• [TASK]
Leave out every picture, and return exactly the lines from the line containing "Видео жуткого столкновения." through the end of the records below, both inclusive.

• [RECORDS SHOWN]
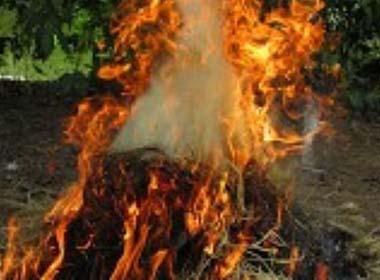 Bố lấy rơm đốt con 7 tuổi vì ăn trộm gói mì tôm
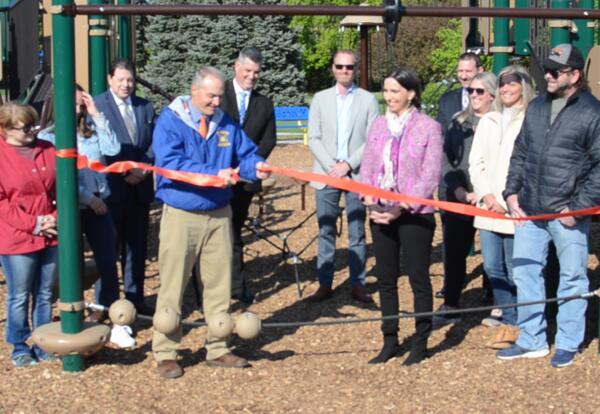 El Sierra dedicates new school playground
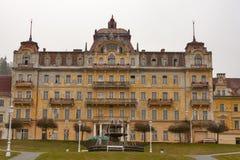 Hotel abbandonato in Marianske Lazne (stazione termale di Marienbad) immagine stock libera da diritti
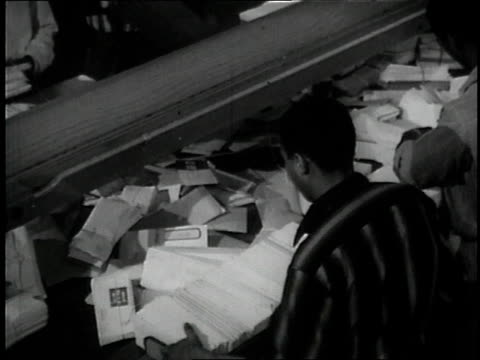 vídeos de stock e filmes b-roll de 1957 ms workers sorting letters / united states - carteiro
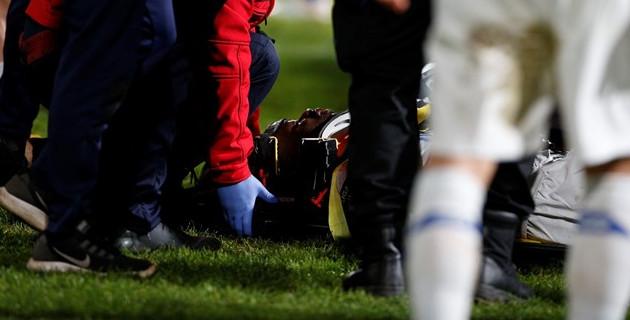 Видео жуткого столкновения. Футболист получил травму спинного мозга в чемпионате Португалии
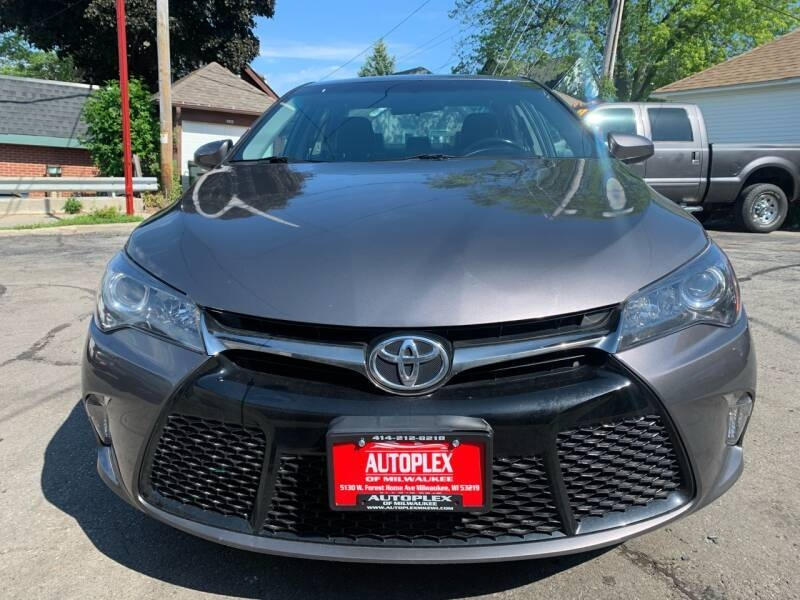 2015 toyota camry xle 4dr sedan cars - milwaukee, wi at geebo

• [ANSWER SPACE]
 Видео жуткого столкновения. Футболист получил травму спинного мозга в чемпионате Португалии
 2015 toyota camry xle 4dr sedan cars - milwaukee, wi at geebo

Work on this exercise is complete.